One document alone names 40 people granted permission to land in Australia. Having a guaranteed offer of employment and the £200 landing fee gave people their best chance. Agricultural experience and domestic work were amongst the best pathways to acceptance by Canberra. Erika Wolff a multilingual typist and stenographer arrived in Australia in 1938 with plans to be a governess. In Britain, the Quakers set up agricultural training centres and the GEFC made placements at training farms in Bathurst, Wagga and the Hawkesbury.

“Being a fellow Quaker I would naturally like to do what is possible” wrote Camilla Wedgwood about Ludvig Heinemann, but no job could be found for a jeweller in Australia. Mr W. Hamburger wrote a desperate but dignified letter in March 1939. He had a background in forestry and sawmills, and a certificate of proficiency in English from the University of Cambridge, but had no success through the German Jewish Aid Committee in London, the Australian Jewish Welfare Society or the Australian government. He explained “we in our loneliness set our entire hope upon Australia”.

Medical doctors and musicians had poor prospects. “Two of the strongest trades’ unions in this country seem to be the Medical Association and the Musicians’ Union, and both are taking a very hostile and dog-in-the-mangerish attitude towards refugee and other foreign migrants,” wrote Wedgwood. Twenty-nine-year-old Dr. Irene Katz-Pulgram was especially fortunate; she was granted a permit and able to requalify, however, gynaecologist Dr. Rudolf Huebel did not receive that opportunity. Although he retrained as a manicurist/pedicurist to improve his prospects, the GEFC were unable to guarantee his employment in Australia. The outcome for a female dentist who retrained as a sweet maker in the hopes of setting up a shop remains unrecorded.


The volume of correspondence to and from the GEFC was enormous. Swamped with work, Wedgwood admitted, “to work like this, one has to develop the hide of a rhinoceros.” Her humanity however is obvious and she took a firm line with the Australian government, articulately and tactfully arguing for solutions.

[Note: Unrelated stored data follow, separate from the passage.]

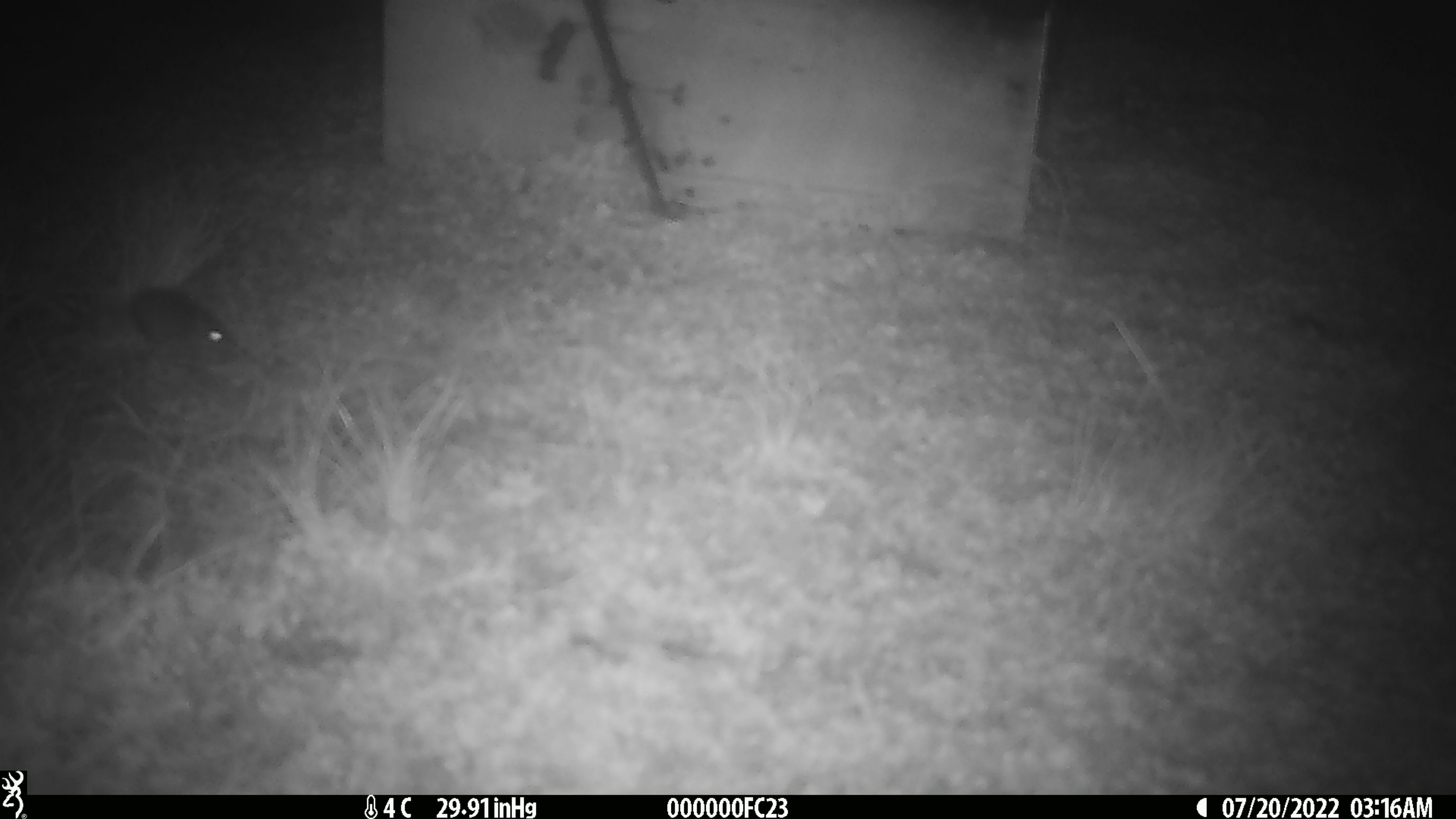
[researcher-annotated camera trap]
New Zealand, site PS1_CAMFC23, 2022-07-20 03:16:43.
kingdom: Animalia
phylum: Chordata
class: Mammalia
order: Rodentia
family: Muridae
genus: Mus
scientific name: Mus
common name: mouse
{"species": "mouse (Mus)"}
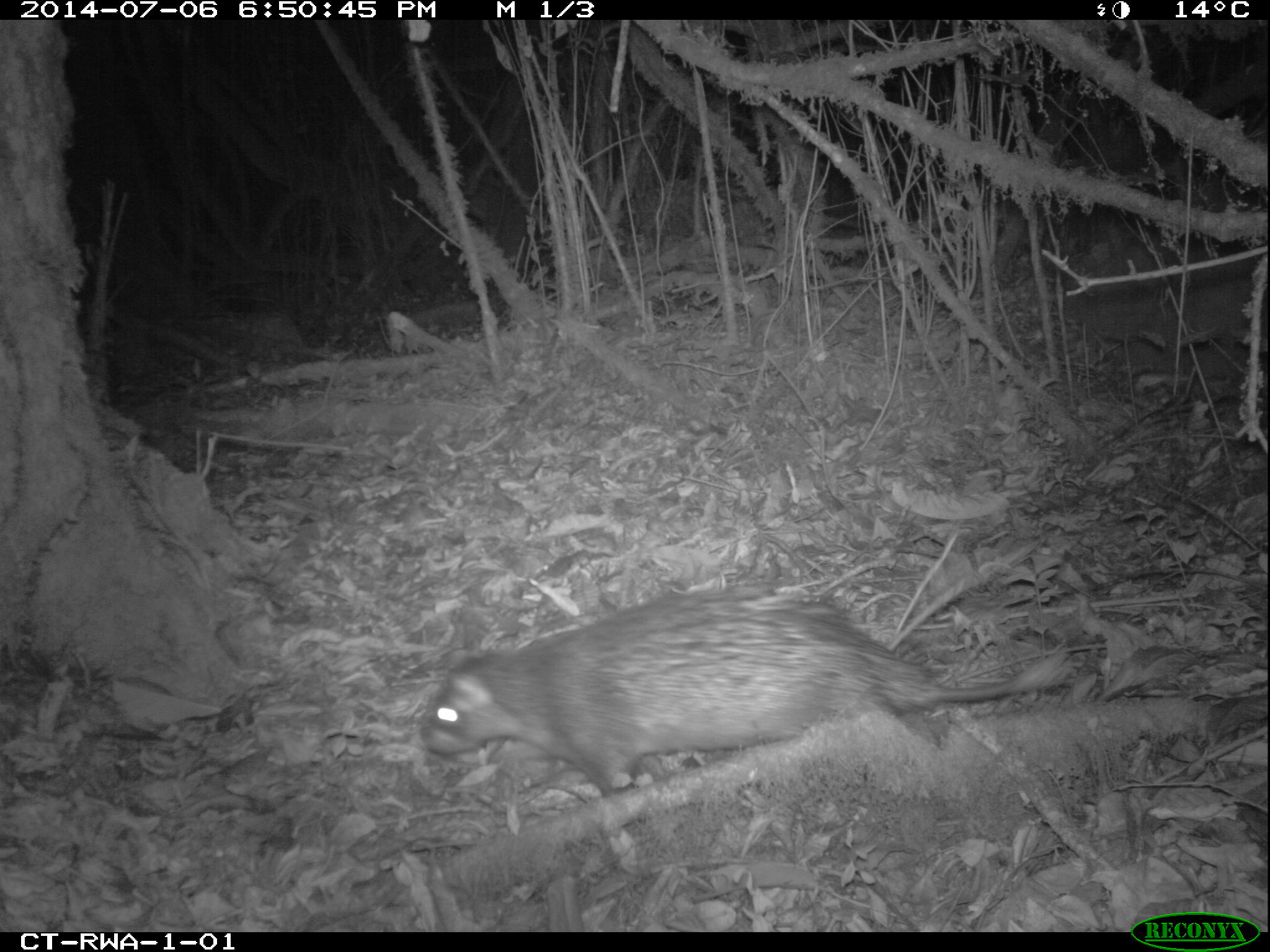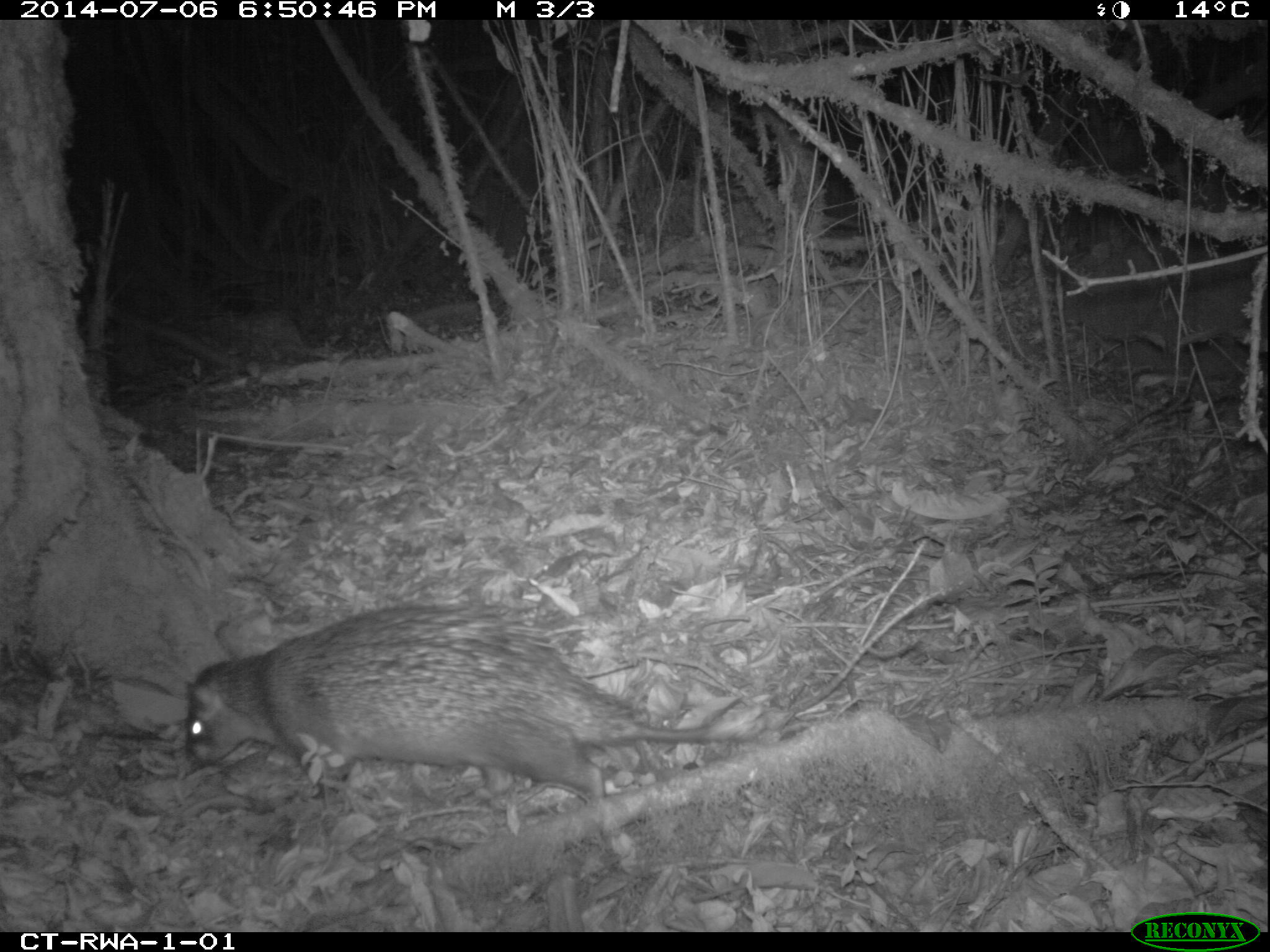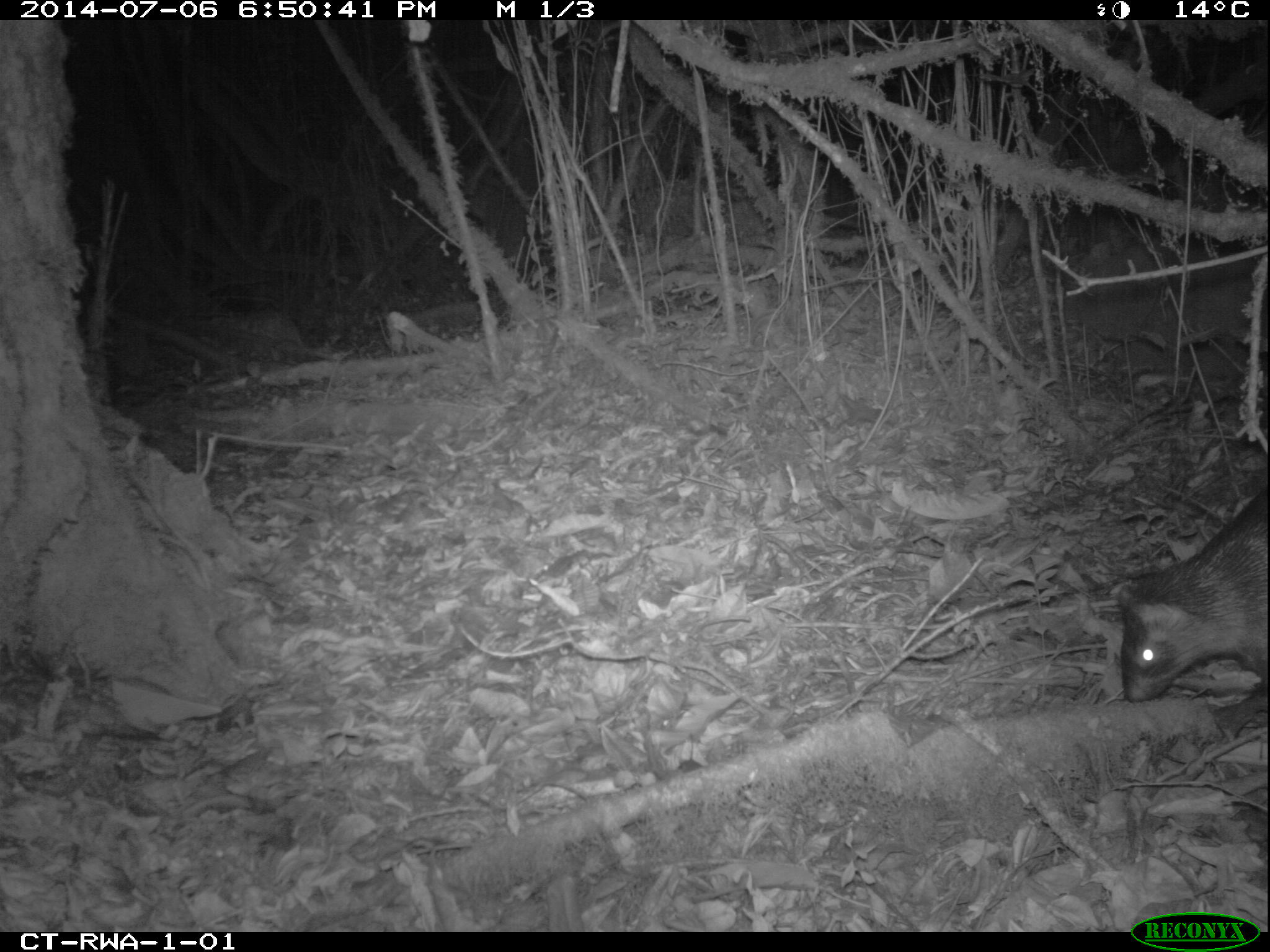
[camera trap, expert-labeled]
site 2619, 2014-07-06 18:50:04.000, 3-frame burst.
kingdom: Animalia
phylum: Chordata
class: Mammalia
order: Rodentia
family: Hystricidae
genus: Atherurus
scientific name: Atherurus africanus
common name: african brush-tailed porcupine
Atherurus africanus (african brush-tailed porcupine), count 1.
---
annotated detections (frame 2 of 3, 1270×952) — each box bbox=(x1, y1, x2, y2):
atherurus africanus: bbox=(185, 605, 783, 868)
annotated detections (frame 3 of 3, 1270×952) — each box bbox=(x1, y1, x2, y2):
atherurus africanus: bbox=(1114, 481, 1266, 726)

The GEFC worked cooperatively with international organisations, with the Australian Jewish Welfare Society and with various church committees. When war broke out though, military shipping gained priority over passengers. There was little more the Society of Friends could do.

The value in the Quaker Collection lies with its contribution to holocaust archives. It reveals transnational networks of Quakers, humanitarians, pacifists and concerned citizens. It adds to the textured narratives of victims and advocates, perpetrators and survivors. Importantly for the museum, it provides additional testimony, and is a wonderful resource for research into the Australian response.

This article was originally published in the 2019 Yearbook of the Sydney Jewish Museum.  It is not our usual practice to publish material that has appeared elsewhere, but we thought that this article would be of considerable interest to many Friends who would not otherwise see it.